BEGIN Text shown

Ten-minute play festivals have one distinct advantage over other nights spent at the theater: the odds are strongly stacked in favor of seeing at least one play that touches the quick, and the ones that make you squirm are over before you know it. On the flip side, short-play festivals tend to be a very mixed bag, and often without any coherence of aesthetic or ideas tying the shows together.

Enter LiveWire Chicago Theatre’s first annual VisionFest, a forward-looking theater festival in search of relevant short plays that speak to one another through a common theme. Using online polling, LiveWire discovered that one of the most central themes the public wanted to see explored onstage was that of control. They then selected a lineup of nine plays, from submissions of more than 100 local, national and international playwrights, that concern control: whether political, artistic, religious or otherwise. The playwrights hail both from Chicago and as far away as Los Angeles and Massachusetts, in traditions ranging from Beckett to sci-fi, in various stages of their careers. LiveWire will be performing nine of the plays over two nights, and if you only get a taste of short plays one weekend this year, it should probably be this one.

The festival runs Friday, August 29 and Saturday, August 30 at the Chemically Imbalanced Theater. If you’re worried that the $15 ticket prices will eat into your entertainment budget, rest assured that the festival is BYOB, alcohol permitted—audiences are explicitly invited to relax and share feedback on the nine plays LiveWire eventually chose. The festival also features live music interludes to clear your theatrical palate. A preview of the lineup shows the range of styles LiveWire’s included:

From Peter Snoad, “The Greening of Bridget Kelly” follows a 16-year-old climate-change activist with a dark secret and revenge on her mind, who confesses to her priest more than he wants to hear. While most of the playwrights featured in VisionFest are emerging writers, Snoad is an established playwright whose past plays have won numerous awards.

In “Why Does Bush Hate Flags” by Kent Forsberg, two teenage boys, one gay and one straight, try to make sense of the world and themselves according to their religious and political beliefs.

Walter Thinnes’ “Muse” takes place in a sparsely furnished studio apartment, where the mother and girlfriend of a man who committed suicide four months earlier struggle for control over the young man’s inspiration, memory and art.

In a more figurative articulation of control, Larry Pontius’ “Their Master’s Voice” features a speaker mounted on the corner of a ceiling that describes the actions of two main characters… that is, until it experiences technical difficulties.

Jami Brandli’s “The Delivery” explores what happens when a husband and wife must come to terms with their different philosophies when the most planned procedure doesn’t turn out the way they expected. Brandli is another established playwright, with shows produced in the Los Angeles area.

END Text shown

Turn the paragraph of the festival preview that begins "The festival runs Friday" into a bulleted list that keeps its main facts. The listing has nothing to do with what is asked here.

BEGIN Data

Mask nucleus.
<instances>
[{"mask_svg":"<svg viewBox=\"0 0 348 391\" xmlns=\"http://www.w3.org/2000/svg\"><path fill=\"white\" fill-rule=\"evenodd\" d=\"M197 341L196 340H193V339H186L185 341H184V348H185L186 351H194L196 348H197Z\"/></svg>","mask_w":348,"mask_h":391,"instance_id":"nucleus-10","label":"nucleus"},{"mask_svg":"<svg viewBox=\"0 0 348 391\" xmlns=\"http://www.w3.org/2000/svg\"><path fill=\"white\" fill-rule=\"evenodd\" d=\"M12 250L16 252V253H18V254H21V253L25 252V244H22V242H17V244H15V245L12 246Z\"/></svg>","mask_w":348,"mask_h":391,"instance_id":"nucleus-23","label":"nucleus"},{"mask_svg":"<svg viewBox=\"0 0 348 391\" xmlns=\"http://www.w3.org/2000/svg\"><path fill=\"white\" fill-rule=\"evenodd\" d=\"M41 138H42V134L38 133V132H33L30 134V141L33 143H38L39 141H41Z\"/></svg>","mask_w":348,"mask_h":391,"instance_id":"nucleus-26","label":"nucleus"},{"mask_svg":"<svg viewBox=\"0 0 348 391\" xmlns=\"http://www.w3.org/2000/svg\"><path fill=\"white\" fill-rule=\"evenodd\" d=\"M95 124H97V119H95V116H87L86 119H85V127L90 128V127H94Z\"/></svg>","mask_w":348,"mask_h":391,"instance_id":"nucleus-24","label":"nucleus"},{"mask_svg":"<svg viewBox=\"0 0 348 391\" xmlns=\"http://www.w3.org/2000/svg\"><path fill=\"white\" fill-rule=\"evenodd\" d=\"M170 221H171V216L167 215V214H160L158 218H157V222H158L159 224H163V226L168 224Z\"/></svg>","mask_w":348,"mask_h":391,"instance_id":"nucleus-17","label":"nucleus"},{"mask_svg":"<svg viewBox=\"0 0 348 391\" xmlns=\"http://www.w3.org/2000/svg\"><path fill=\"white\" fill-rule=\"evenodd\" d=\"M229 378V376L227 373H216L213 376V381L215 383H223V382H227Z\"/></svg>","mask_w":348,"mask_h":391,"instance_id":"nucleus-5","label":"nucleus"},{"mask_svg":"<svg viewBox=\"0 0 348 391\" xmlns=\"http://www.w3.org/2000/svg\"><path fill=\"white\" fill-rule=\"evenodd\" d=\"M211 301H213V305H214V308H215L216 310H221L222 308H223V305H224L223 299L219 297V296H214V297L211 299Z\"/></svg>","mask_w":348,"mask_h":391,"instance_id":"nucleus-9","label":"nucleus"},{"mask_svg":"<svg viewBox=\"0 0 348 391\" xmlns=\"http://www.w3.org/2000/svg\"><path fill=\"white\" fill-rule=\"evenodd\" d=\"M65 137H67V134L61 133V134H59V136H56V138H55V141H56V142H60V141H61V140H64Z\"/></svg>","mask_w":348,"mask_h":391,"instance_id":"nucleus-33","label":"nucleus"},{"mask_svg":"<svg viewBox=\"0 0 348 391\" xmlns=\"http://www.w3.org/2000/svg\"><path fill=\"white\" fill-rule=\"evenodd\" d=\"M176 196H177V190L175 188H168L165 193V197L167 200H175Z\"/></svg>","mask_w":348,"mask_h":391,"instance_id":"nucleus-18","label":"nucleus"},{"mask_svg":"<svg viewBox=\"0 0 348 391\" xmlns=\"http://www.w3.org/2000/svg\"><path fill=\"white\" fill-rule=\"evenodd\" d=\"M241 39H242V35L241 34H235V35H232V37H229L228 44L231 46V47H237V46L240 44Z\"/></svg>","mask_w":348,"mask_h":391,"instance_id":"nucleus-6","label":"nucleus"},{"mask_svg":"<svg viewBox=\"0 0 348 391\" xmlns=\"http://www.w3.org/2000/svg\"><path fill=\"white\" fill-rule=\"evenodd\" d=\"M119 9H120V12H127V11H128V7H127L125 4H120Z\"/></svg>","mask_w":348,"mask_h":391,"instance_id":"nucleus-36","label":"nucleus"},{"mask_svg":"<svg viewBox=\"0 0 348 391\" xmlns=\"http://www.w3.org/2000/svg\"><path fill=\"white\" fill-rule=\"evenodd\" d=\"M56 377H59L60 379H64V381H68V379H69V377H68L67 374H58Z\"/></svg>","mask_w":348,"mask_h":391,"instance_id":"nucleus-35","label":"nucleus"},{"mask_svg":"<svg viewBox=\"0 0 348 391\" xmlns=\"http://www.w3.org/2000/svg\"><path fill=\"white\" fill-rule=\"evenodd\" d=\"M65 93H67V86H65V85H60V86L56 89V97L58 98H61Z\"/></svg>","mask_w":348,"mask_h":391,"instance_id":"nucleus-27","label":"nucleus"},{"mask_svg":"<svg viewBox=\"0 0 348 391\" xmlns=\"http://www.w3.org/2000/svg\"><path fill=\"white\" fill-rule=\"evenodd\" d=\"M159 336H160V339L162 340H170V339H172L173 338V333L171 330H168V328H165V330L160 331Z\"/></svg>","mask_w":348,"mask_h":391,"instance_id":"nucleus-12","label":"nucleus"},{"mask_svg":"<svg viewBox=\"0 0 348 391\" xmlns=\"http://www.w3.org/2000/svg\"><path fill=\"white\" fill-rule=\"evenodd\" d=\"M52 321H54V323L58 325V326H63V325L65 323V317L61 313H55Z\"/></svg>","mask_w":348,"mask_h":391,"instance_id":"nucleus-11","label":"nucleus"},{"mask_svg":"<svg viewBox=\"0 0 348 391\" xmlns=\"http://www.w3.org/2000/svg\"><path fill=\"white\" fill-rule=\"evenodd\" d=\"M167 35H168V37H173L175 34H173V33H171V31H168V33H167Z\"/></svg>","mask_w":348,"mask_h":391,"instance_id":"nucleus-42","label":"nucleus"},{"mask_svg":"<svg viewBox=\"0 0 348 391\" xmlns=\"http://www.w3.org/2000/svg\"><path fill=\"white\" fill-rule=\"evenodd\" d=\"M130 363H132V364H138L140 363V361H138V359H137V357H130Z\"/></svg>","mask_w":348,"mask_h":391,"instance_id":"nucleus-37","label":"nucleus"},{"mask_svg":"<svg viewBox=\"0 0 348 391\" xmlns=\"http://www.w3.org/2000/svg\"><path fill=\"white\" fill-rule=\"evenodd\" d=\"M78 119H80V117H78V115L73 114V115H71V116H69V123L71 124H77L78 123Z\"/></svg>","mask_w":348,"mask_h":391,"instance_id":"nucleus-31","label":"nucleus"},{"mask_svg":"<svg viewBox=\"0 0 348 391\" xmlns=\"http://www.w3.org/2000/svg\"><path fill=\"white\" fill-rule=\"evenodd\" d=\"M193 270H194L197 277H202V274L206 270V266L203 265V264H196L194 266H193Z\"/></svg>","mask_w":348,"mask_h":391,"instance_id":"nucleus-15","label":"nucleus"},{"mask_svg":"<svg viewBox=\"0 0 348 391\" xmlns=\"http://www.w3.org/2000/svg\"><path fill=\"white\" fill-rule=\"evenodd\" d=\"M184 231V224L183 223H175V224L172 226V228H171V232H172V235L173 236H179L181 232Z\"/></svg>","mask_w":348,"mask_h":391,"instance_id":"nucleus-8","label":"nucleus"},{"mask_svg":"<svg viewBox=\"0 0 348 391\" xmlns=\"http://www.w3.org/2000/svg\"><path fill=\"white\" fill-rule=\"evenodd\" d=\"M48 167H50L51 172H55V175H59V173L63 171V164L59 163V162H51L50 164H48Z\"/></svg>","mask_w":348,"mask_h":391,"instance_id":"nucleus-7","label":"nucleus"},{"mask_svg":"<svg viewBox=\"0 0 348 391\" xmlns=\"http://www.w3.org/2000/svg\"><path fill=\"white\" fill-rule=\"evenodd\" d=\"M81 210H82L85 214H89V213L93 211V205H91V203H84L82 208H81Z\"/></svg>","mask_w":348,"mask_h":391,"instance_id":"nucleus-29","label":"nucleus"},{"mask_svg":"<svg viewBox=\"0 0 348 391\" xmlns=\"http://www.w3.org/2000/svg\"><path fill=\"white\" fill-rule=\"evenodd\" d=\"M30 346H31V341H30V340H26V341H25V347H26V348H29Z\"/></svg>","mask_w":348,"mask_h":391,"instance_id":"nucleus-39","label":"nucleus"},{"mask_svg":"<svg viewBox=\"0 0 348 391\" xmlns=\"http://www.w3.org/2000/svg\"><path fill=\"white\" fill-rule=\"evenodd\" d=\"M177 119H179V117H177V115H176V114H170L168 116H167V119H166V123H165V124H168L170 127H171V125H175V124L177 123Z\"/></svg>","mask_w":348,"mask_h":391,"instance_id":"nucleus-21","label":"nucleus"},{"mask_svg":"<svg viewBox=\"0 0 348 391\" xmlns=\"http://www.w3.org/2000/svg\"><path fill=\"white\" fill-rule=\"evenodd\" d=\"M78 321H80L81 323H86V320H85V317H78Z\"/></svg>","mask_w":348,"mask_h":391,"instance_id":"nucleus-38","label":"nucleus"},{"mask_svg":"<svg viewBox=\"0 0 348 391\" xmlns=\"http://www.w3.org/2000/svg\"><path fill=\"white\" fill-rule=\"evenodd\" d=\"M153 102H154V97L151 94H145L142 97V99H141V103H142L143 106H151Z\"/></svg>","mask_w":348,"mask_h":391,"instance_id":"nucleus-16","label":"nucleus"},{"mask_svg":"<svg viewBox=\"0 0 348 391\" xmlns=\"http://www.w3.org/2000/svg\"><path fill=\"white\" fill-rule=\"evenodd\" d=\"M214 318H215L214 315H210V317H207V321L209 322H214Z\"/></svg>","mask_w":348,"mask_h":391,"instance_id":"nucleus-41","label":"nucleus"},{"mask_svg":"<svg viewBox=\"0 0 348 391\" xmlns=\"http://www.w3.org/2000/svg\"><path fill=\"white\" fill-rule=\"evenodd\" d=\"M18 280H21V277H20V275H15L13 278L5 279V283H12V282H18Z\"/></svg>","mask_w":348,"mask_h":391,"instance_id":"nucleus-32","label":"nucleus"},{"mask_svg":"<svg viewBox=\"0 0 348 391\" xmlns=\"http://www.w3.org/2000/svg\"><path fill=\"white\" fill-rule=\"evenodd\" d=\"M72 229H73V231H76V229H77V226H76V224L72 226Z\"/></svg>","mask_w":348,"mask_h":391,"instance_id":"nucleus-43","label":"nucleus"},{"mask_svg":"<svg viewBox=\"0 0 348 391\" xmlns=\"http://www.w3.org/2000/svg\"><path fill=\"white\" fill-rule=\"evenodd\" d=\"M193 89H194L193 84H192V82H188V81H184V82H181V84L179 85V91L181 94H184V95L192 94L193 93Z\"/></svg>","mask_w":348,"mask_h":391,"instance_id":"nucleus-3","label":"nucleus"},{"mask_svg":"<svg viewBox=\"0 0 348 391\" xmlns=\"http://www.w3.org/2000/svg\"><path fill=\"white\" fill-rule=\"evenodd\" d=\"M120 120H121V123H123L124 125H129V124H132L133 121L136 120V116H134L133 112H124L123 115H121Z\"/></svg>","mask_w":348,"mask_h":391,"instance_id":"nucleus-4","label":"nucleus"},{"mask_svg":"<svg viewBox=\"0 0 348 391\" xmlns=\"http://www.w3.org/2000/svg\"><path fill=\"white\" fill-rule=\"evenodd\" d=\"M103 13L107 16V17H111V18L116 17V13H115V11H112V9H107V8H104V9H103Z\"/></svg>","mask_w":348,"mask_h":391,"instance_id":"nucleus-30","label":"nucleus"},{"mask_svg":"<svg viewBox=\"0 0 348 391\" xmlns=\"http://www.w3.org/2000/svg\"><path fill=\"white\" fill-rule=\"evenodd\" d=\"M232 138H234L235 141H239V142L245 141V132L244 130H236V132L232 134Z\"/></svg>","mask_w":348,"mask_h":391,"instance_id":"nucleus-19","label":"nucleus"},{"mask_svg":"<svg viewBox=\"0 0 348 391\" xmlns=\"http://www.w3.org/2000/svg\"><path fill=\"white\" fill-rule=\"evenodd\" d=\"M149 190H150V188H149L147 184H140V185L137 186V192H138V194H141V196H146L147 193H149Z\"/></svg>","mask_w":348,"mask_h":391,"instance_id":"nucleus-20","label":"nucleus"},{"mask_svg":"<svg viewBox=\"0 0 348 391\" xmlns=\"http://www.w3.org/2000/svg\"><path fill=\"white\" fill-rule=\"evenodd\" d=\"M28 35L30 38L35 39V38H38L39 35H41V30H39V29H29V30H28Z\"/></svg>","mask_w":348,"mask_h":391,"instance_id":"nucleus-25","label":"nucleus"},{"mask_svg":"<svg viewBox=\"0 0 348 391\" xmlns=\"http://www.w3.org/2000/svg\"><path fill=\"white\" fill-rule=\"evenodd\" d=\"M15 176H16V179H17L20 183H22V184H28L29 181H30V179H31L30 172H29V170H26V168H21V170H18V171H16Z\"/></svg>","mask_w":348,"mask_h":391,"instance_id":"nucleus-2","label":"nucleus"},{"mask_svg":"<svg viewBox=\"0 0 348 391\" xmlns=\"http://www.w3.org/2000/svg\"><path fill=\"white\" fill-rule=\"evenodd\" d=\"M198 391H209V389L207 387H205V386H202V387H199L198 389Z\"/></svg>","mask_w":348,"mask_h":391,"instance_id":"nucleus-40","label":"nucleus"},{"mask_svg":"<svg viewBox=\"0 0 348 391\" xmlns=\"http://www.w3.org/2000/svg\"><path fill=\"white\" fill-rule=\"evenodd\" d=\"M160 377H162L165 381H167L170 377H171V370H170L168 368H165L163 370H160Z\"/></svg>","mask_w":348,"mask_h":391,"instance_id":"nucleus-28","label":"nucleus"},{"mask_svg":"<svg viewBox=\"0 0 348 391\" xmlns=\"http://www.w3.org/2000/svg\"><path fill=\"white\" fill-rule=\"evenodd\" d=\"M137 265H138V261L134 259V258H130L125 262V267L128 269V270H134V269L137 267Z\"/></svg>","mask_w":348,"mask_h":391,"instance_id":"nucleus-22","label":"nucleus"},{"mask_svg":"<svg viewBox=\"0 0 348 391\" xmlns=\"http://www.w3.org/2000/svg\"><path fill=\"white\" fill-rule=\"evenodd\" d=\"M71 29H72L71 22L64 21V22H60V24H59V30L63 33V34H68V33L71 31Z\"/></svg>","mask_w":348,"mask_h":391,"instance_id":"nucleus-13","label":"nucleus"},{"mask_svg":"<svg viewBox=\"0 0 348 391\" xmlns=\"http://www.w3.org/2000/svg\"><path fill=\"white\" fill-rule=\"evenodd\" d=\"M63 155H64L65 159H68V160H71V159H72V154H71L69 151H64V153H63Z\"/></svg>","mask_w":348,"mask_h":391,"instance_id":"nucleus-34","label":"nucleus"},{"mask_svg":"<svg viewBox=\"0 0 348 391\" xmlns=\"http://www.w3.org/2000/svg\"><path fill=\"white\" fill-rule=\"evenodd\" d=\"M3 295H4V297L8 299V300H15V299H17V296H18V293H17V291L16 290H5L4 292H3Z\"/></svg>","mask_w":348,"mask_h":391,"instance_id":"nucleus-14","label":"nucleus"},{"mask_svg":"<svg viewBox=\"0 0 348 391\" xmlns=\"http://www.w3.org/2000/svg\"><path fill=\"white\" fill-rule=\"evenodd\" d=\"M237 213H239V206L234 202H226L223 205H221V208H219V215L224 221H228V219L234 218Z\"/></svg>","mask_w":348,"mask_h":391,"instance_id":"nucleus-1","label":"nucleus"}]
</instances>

END Data

Task response -
- Dates: Friday, August 29 and Saturday, August 30
- Venue: the Chemically Imbalanced Theater
- Tickets: $15
- The festival is BYOB, with alcohol permitted.
- Audiences are invited to relax and share feedback on the nine plays LiveWire chose.
- Live music interludes play between the plays.
- A preview of the lineup shows the range of styles included.